Ed Burns comes to KC to talk about his new book

Photography By Myles Aronowitz

Books can be like blockbusters, epic in scope. Books can also be like quiet, little indie films. Ed Burns knows a bit about both.

Born in Queens and raised on Long Island, Burns has made 14 feature films as a writer-director-actor-producer. That includes The Brothers McMullen, his debut, a low-budget indie that won the Grand Jury prize at Sundance in 1995. A role in Saving Private Ryan followed, as did a ton of TV and movie roles, ranging from a three-episode character arc on Will & Grace to playing Bugsy Siegel on TNT. He even wrote a book about making indie films, Independent Ed, that came out in 2015. 

Now, he’s written a novel. Published in August, A Kid from Marlboro Road, is based on the colorful, raucous, Irish-Catholic community he knew as a child in the 1970s. We talked about the book over Zoom, in advance of his visit to Kansas City for a reading at Unity Temple Oct. 3, via Rainy Day books. He wore a faded black t-shirt and neatly-trimmed beard, his black and gray-streaked hair swept back. 

“It’s a look at that moment in a kid’s life where innocence ends and he’s stepping into his adolescent life,” Burns told me. 

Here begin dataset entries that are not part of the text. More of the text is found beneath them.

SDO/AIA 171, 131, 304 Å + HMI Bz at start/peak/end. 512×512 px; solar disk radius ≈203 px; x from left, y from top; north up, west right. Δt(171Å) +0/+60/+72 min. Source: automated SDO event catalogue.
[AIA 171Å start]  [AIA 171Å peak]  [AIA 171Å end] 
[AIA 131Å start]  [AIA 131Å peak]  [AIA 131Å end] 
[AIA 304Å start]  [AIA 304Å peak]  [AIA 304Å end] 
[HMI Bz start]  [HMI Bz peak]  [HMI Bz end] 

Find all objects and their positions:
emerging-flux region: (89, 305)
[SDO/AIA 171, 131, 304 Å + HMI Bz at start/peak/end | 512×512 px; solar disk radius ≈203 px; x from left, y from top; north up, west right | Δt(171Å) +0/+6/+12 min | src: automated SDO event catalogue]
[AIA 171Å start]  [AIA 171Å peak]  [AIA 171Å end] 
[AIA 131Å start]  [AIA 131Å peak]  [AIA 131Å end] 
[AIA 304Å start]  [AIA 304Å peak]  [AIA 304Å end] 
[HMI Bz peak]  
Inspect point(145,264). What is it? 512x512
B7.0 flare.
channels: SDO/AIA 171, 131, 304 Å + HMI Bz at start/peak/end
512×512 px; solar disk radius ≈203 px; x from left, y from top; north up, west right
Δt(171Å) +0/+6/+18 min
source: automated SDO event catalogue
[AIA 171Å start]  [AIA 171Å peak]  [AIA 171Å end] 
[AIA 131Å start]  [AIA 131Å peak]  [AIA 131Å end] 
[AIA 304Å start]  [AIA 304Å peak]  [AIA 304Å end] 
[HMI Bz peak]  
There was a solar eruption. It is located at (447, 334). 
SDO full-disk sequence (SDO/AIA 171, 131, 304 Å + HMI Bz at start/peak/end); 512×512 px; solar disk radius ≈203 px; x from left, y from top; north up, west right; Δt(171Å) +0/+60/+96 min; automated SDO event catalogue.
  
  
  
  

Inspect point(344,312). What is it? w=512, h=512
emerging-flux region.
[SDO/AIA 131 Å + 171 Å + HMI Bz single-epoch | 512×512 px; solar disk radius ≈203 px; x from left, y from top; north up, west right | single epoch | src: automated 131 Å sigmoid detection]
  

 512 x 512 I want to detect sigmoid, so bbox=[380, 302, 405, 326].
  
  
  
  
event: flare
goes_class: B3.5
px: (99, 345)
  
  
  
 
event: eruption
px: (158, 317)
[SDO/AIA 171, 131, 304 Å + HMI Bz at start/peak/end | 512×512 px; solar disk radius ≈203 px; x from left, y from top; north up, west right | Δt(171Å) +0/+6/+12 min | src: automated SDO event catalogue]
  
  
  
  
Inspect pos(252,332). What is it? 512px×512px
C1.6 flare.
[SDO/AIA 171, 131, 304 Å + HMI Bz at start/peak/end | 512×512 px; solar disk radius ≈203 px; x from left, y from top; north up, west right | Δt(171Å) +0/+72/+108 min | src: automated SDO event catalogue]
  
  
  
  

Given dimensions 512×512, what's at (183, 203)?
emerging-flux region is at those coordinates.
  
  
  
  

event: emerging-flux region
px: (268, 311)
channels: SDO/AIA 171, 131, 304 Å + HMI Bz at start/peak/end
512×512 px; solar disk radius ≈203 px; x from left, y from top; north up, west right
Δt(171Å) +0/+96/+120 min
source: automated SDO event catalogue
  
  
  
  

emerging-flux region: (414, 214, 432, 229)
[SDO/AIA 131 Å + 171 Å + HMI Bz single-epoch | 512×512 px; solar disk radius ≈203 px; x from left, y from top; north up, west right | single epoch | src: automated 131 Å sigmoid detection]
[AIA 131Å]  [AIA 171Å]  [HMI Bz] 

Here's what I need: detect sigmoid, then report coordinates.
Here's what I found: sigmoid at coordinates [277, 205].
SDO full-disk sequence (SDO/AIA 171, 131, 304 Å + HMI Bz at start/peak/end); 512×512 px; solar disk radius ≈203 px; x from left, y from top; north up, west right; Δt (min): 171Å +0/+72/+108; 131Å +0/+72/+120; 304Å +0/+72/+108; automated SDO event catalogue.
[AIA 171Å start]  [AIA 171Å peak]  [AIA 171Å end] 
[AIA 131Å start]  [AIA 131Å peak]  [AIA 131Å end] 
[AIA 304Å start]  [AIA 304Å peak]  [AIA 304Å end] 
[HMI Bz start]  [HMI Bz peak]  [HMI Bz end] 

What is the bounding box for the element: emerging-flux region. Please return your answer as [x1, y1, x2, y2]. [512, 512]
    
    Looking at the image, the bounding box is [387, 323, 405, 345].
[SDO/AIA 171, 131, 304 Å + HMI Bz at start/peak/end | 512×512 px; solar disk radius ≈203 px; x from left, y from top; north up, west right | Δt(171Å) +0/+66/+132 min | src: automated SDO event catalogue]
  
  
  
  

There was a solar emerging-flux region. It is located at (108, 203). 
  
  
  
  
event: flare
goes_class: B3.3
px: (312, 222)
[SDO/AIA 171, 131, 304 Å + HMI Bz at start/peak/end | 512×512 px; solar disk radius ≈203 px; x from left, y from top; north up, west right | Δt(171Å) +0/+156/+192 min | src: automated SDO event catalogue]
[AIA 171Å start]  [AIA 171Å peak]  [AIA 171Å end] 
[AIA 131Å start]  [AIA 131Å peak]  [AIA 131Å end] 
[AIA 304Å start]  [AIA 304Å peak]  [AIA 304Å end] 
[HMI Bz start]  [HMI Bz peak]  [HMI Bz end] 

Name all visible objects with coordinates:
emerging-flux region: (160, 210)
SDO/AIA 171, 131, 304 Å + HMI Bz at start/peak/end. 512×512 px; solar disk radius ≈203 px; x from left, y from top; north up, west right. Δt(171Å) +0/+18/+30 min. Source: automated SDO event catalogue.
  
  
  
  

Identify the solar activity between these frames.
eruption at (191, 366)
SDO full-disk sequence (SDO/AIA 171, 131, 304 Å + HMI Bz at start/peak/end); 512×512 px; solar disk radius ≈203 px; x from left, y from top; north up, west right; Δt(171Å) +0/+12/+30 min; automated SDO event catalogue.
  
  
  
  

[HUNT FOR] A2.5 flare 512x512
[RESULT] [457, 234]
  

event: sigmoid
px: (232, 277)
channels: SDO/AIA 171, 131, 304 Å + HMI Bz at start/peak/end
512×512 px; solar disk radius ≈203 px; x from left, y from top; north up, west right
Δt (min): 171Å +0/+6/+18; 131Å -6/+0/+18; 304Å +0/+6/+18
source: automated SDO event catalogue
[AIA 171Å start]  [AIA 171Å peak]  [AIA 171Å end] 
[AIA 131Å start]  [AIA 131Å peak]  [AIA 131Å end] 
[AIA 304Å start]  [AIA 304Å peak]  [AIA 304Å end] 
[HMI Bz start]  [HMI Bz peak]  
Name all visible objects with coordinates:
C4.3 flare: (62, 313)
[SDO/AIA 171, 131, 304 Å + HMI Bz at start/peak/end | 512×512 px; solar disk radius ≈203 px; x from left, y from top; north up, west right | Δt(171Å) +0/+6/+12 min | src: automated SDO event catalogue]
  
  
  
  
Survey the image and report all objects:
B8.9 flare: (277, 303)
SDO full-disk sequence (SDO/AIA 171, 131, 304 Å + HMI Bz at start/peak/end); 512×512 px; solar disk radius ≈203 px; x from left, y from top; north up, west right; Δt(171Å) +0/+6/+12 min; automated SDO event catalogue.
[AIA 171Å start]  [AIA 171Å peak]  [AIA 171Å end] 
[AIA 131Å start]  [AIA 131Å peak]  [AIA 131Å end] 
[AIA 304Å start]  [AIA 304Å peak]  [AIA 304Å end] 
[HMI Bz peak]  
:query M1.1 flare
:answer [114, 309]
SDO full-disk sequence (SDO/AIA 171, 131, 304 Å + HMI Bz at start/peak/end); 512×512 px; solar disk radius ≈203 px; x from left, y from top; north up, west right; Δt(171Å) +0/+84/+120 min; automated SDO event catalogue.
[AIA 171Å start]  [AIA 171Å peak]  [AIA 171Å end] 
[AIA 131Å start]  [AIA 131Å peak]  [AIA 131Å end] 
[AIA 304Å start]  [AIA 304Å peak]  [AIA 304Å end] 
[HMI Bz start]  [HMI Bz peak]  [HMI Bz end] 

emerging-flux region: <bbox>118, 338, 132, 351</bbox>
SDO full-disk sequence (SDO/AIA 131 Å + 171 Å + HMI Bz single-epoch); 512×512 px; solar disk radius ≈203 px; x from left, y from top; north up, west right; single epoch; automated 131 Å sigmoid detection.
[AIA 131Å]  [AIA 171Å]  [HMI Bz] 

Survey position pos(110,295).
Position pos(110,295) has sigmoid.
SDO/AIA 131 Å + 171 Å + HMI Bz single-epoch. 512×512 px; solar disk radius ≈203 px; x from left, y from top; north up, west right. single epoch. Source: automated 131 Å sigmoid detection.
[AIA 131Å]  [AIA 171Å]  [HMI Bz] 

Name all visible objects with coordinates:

The book has been described as semi-autobiographical. “What’s the semi part?” I asked. 

He smiled. “Well, the semi part is I drew from the world that I come from and a lot of the characters — the bigger things that happened to them or let’s say their bios — I pulled from my family. 

He described the novel’s opening scene “It’s at a wake where this young kid is forced by his father to give a speech in front of everyone and tell a story about his grandfather. And the grandfather was a sandhog who came from Ireland in the 30s, lost his wife when his third child died, put the kids in an orphanage, went back to Ireland to find another wife, and helped build the Lincoln Tunnel. All of those things happened to my grandfather. So let’s say that’s the biographical part.”

And the semi? 

“While telling a story at the wake the kid realizes, oh, he might have a little gift for storytelling, right? So that never happened,” Burns laughed. “People ask ‘Why didn’t you write a memoir?’ It’s because I made up most of it, quite honestly. All of my favorite parts of the book are pure fiction.”

“What about writing a novel versus screenplays?” I asked. “Is it difficult to think in a more literary way?” 

“For me, writing the novel was freeing,” he said. “Being an independent filmmaker, everytime I sit down to write a screenplay. I’m thinking about budget, budget. I’m thinking about how am I possibly going to shoot this scene and how can I possibly afford to shoot this scene at that location?”

With fiction, though, none of those constraints apply. 

“Writing this novel freed me up to not have to worry about that. And once those handcuffs were gone, I was off to the races.”

It’s a huge change from acting, too, where the handcuffs seemed to accrue. 

At the start of his career, he was getting interesting roles. But, “as you get older and if you don’t turn into the guy then suddenly you’re just playing the dad or the cop who is the fourth banana in the story who’s got some dopey cop language. And it just stopped being fun. That wasn’t why I got into the movie business. I got into the movie business initially as a writer and, you know, I wanted to be a storyteller.”

Looks like he found a great way to do it.